Kubernetes Networking Basic
Regarding networking, Kubernetes impose only three simple but powerful rules:
1. All nodes in the cluster must be able to talk to each other.
2. All pods on the network can communicate with each other without NAT.
3. Every pod gets its own IP address.
This means that we have a big flat network for all pods.
Therefore, we have two networks, one for nodes and one pods. Now, Kubernetes itself doesn't implement the node network, it presents a network plugin interface called the CNI (Container Network Interface), and then third parties actually provide the plugins that implement the pod network. Some of those providers are Flannel, Calico and Weave.
The pod network is big and flat. It is an overlay network. Therefore, it's stretched across all nodes and every pod has an IP on it.
Plugins can provide different behaviors, but the main idea is that it is a big and flat network and each node in the cluster gets allocated a subset of the address space which will be used by the pods living on that node.

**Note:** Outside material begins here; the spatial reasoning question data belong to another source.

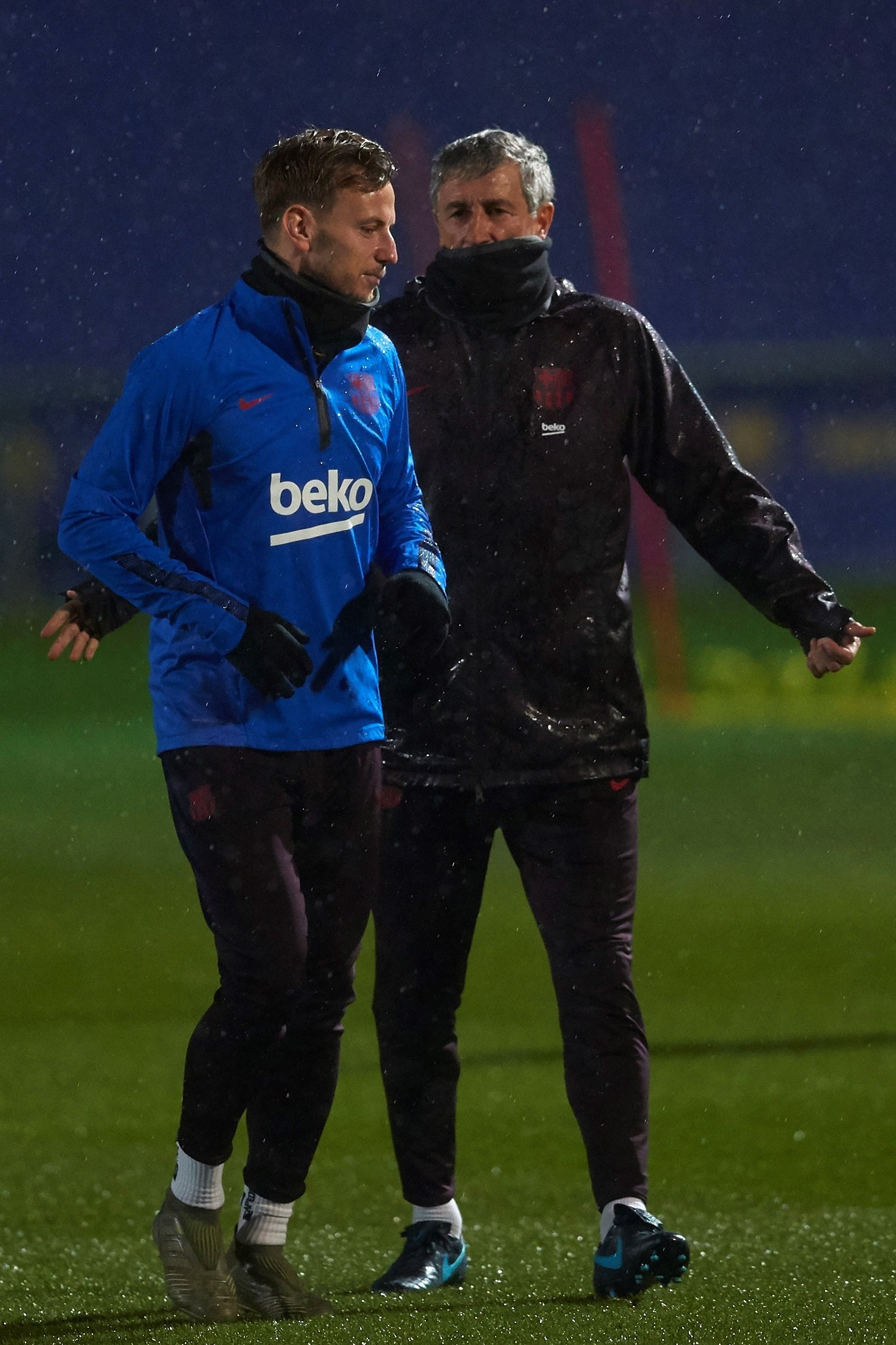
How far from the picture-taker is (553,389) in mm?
3951

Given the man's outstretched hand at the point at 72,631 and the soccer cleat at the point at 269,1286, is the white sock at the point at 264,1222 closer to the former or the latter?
the soccer cleat at the point at 269,1286

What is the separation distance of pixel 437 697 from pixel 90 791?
12.9 metres

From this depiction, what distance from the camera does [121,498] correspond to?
3494 mm

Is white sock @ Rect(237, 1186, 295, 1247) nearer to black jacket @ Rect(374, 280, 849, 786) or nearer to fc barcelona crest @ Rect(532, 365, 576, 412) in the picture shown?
black jacket @ Rect(374, 280, 849, 786)

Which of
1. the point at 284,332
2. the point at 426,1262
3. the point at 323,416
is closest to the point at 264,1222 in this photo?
the point at 426,1262

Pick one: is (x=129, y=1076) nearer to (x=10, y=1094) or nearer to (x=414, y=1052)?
(x=10, y=1094)

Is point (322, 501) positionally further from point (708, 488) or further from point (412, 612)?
point (708, 488)

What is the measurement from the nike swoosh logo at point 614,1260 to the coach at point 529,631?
19 cm

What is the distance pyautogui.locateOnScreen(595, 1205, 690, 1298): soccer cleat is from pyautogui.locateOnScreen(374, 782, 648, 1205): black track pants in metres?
0.09

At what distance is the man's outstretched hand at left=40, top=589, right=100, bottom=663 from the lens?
11.9ft

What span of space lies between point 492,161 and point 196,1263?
207 centimetres

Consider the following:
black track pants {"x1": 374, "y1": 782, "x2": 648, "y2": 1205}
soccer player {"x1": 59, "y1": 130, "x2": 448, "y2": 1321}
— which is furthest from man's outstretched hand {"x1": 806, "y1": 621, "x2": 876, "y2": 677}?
soccer player {"x1": 59, "y1": 130, "x2": 448, "y2": 1321}

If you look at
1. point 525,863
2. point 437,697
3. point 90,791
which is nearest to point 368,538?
point 437,697

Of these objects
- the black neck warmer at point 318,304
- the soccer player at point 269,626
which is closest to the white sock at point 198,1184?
the soccer player at point 269,626
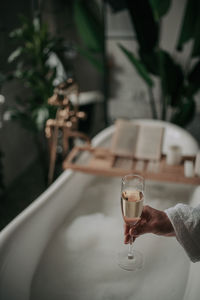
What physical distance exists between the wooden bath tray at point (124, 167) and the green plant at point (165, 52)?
1.19m

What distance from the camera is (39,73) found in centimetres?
258

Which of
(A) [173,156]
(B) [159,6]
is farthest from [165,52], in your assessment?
(A) [173,156]

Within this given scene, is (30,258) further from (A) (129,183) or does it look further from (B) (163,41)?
(B) (163,41)

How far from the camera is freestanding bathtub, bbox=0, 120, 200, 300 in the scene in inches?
50.9

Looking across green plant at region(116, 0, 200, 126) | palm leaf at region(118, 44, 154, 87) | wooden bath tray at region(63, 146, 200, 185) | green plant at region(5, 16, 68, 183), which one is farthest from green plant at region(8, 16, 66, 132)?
green plant at region(116, 0, 200, 126)

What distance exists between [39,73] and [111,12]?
217cm

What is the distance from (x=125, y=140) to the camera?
2.11 meters

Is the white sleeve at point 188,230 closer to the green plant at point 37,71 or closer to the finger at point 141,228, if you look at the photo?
the finger at point 141,228

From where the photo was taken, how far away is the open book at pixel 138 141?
6.75ft

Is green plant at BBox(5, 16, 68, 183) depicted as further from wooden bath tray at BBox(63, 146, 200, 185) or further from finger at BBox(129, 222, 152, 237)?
finger at BBox(129, 222, 152, 237)

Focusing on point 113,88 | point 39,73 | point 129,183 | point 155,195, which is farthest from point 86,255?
point 113,88

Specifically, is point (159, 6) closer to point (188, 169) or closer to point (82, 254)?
point (188, 169)

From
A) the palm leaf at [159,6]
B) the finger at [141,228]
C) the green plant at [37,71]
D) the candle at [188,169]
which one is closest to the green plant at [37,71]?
the green plant at [37,71]

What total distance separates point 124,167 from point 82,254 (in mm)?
676
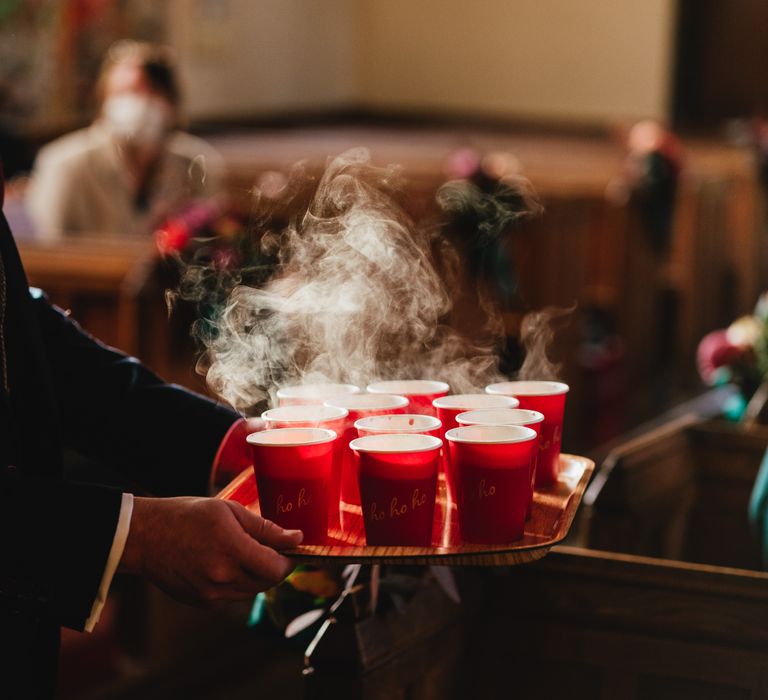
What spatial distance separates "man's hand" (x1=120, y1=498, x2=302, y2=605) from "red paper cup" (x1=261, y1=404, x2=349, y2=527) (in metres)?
0.13

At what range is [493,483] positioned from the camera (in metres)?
1.32

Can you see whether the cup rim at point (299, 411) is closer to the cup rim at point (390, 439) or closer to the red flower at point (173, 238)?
the cup rim at point (390, 439)

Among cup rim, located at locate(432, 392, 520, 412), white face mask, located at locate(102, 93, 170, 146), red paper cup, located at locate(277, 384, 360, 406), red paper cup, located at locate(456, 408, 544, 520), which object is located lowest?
red paper cup, located at locate(277, 384, 360, 406)

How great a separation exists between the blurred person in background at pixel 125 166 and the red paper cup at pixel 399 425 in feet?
10.2

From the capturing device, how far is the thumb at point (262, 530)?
1.27 meters

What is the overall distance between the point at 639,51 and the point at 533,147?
3392 mm

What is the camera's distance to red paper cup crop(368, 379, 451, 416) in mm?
1566

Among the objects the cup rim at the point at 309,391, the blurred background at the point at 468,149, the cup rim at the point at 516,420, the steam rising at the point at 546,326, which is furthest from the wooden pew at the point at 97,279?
the cup rim at the point at 516,420

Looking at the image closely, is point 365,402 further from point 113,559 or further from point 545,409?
point 113,559

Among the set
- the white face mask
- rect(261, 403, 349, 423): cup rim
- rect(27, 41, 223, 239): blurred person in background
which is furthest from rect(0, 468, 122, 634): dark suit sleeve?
the white face mask

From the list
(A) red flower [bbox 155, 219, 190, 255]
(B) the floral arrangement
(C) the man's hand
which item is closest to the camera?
(C) the man's hand

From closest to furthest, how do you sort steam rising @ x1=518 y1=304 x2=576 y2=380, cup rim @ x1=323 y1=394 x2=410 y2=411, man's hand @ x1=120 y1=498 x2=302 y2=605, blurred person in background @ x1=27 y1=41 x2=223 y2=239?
man's hand @ x1=120 y1=498 x2=302 y2=605 → cup rim @ x1=323 y1=394 x2=410 y2=411 → steam rising @ x1=518 y1=304 x2=576 y2=380 → blurred person in background @ x1=27 y1=41 x2=223 y2=239

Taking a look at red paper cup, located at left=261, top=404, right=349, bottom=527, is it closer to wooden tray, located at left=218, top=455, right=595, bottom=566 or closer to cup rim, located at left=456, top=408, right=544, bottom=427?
wooden tray, located at left=218, top=455, right=595, bottom=566

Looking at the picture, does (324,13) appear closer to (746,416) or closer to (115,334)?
(115,334)
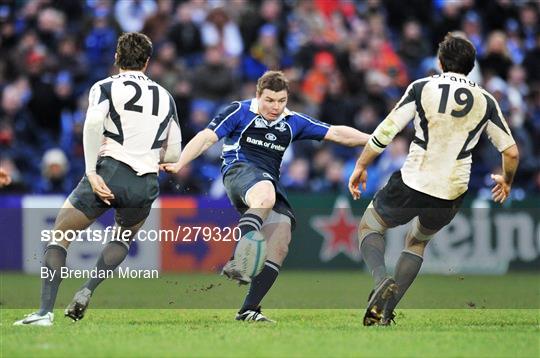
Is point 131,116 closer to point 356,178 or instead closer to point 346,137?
point 356,178

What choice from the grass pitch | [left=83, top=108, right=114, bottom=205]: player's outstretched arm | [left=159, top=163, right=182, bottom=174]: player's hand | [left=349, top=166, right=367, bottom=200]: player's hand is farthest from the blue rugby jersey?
the grass pitch

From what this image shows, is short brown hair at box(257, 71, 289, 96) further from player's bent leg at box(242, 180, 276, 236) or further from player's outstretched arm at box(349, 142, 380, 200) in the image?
player's outstretched arm at box(349, 142, 380, 200)

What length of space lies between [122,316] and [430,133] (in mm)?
3337

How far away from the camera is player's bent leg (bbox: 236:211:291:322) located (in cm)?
1038

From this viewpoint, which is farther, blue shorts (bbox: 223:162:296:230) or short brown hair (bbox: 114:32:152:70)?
blue shorts (bbox: 223:162:296:230)

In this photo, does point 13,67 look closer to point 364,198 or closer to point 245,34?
point 245,34

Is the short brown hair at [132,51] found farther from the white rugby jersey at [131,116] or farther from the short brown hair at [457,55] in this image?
the short brown hair at [457,55]

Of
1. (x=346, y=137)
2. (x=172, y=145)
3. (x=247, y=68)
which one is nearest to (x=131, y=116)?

Then, as pods are spin up, they get scheduled to a particular node and the IP address that they get is one from the range of addresses allocated to that node. This IP that the pod gets, It's not only visible and reachable from all nodes and all pods, it is also the address that the pod sees, as itself having. So, there is no network weirdness here where you've got one address on the inside of the pod, and another one on the outside on the network. The pod sees itself as this address and so does everything else on the network.
At the highest level, that is the very basics of Kubernetes networking.
Service Fundamentals
We have this big flat network where every Pod can see every other Pod, but Pods have an important characteristic, they're ephemeral. They come and go. So, at a given moment we have a bunch of Pods that are serving for, example, an internal search API for an application.
Let’s assume we've got two pods, and each one's has an IP, and then of course, we have other components of the application (other pods) in the cluster that are using it.
However, if demand increase and you scale the Service, each time you do it, you are adding new Pods with new IPs.
Then, when you scale back down, you're taking them away and the same happen when nodes fail. We are losing Pods with its IPs so, how the other pods that want to use the search API do to keep up with which Pods exist and are healthy?
Here is where the concept of “Service” enters the scene. Service is a stable abstraction for the set of Pods. So, what we do here, is we create a Service object, and we logically put it in front of the Pods. Then, at a high level, we say, "Instead of trying to hit individual Pods that can come and go, hit the Service."
And obviously, the Service is clever enough to handle all the dynamic that is going on with the Pods behind it.
But how does it actually work? Well, every Service gets a name and an IP. And there's a couple things to note about these two attributes the server gets (name and IP).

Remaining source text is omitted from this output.